Now let me show a forecast product I have never used on this blog...a time-height cross section (for Vancouver, CA). A very important tool for meteorologists. The x axis is time...in GMT: 1312 is today at 4 AM, 1400 is today at 4 PM, etc. The y-axis is pressure in millibars. Lower pressure is higher in the atmosphere. 850 is around 5ooo ft, 700 around 10,000 ft. The shading is relative humidity. Darker green...above 90%. Think clouds and fog. Red gives temperature (in degrees C) and the winds are shown by those barbs (they point to the direction the wind is going, big tail lines-10 kts, 3 of them-30 kts, etc). You are now trained.
What do we see? First, the air is saturated and moist until tomorrow at 4 AM Sunday. Strong winds developing from the south. The freezing level climbing to 6000 ft or more.
WETAPPOCOLYPSE! FOGARMAGEDDON!
What will happen when all the sawdust and hay base at Cypress Mountain gets saturated? I don't want to even think of it. The first snow/sawdust avalanche in history?
Anyway, it is going to be a bad day at the Olympics today. But you can see that after the front moves through later tonight the air will dry out considerably and the freezing level will drop to below 5000 ft. Helpful for Whistler but still way too warm for Cypress Mt. The only snow there are going to get is snow they truck or helicopter in.
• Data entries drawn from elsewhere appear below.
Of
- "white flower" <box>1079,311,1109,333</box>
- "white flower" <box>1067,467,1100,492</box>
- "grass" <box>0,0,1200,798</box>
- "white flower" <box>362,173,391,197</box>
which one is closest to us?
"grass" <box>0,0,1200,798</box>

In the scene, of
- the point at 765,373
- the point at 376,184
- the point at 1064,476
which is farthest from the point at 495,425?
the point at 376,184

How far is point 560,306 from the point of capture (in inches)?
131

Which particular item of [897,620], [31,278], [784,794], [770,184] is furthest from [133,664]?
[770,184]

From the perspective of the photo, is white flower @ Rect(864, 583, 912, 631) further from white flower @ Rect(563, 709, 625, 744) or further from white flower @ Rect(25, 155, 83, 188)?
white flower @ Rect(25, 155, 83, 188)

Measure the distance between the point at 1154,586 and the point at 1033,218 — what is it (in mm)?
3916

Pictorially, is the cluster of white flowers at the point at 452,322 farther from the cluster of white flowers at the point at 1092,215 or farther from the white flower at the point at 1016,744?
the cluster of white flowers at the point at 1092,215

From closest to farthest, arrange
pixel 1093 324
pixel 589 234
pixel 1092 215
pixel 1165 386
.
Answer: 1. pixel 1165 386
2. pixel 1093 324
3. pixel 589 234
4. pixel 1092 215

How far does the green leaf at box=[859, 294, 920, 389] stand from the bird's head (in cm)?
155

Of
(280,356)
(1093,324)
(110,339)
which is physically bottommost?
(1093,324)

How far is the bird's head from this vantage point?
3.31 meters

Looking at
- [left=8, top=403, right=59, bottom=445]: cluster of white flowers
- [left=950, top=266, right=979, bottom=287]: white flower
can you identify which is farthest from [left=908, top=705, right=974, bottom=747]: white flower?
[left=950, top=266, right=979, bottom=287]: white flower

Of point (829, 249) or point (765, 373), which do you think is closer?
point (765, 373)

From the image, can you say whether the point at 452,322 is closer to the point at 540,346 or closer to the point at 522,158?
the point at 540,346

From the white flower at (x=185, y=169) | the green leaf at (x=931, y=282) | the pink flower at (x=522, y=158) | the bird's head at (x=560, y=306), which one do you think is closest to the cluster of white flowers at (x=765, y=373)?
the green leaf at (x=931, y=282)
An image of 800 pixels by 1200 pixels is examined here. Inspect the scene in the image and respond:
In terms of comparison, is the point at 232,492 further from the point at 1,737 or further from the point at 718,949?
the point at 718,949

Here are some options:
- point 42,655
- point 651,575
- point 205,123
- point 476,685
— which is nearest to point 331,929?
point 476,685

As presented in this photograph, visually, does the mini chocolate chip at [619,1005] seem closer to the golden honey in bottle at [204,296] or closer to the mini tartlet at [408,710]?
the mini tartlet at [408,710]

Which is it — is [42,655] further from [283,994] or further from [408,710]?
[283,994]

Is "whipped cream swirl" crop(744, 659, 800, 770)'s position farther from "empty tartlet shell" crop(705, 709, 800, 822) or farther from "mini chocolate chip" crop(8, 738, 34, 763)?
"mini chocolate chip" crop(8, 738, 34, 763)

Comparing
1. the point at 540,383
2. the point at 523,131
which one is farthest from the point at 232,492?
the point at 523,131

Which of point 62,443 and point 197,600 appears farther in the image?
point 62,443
Whistler has plenty of snow, even though the lower elevations around the village are marginal. And there will be more high elevation snow this week.
But there is one weather feature that is really going to impact Northwest and Olympic weather later this week. It looks like a HUGE ridge will develop on Thursday through the early weekend. No precipitation at all. Warm temperatures in the lowlands. Sun. And our gardens will surge forward again.